Transf., the art, trade, or profession of such an artisan, Vitr. 1, 1: pictura et fabrica ceteraeque artes habent quendam absoluti operis effectum, architecture, Cic. N. D. 2, 13, 35; cf. id. Div. 1, 51, 161; and: natura effectum esse mundum: nihil opus fuisse fabrica, id. ib. 1, 20, 53: omnis fabrica aeris et ferri, id. N. D. 2, 60, 150: aeraria, ferrea, materiaria, the art of working in brass, etc., Plin. 7, 56, 57, § 197 sq.; cf.: aerariae artis, Just. 36, 4, 4; and: ejus fabricae, quam Graeci χαλκευτικὴν vocant, Quint. 2, 21, 10.—In apposition with ars: abies Graeco fabricae artis genere spectabilis, Plin. 16, 42, 82, § 225: servus arte fabrica peritus, Dig. 33, 7, 19 fin.: fanum solerti fabrica structum, with artistic skill, App. M. 6, p. 174, 25.

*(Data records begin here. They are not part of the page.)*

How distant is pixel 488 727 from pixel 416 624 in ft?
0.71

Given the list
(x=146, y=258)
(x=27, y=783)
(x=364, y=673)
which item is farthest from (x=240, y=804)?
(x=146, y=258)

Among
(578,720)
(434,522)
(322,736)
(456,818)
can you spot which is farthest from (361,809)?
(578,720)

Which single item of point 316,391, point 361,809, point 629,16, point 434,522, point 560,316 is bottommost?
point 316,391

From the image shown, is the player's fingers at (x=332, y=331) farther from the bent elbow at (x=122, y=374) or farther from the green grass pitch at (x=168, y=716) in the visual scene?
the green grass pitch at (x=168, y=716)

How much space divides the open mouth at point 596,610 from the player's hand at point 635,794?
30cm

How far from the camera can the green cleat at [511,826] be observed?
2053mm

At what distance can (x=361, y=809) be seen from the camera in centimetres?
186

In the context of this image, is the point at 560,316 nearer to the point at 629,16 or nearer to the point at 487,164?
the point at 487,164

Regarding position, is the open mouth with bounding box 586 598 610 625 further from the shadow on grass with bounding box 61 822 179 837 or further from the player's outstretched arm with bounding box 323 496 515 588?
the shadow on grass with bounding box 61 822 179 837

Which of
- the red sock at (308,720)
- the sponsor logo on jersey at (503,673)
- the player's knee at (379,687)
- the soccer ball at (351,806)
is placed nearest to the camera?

In gen., any skilful production, a fabric, building, etc.: admirabilis membrorum animantium, Cic. N. D. 2, 47, 121; cf. id. Off. 1, 35, 127; Pall. 1, 7, 4; 1, 9, 2 al.—Of man as the creature of God, Prud. Hymn. de Rad. Dom. 45.

In the comic writers, a crafty device, trick, stratagem: ei nos facetis fabricis et doctis dolis Glaucumam ob oculos obiciemus, Plaut. Mil. 2, 1, 69; id. Cist. 2, 2, 5: nescio quam fabricam facit, id. Ep. 5, 2, 25; id. Bacch. 2, 3, 132: ad senem fingere, Ter. Heaut. 3, 2, 34 al.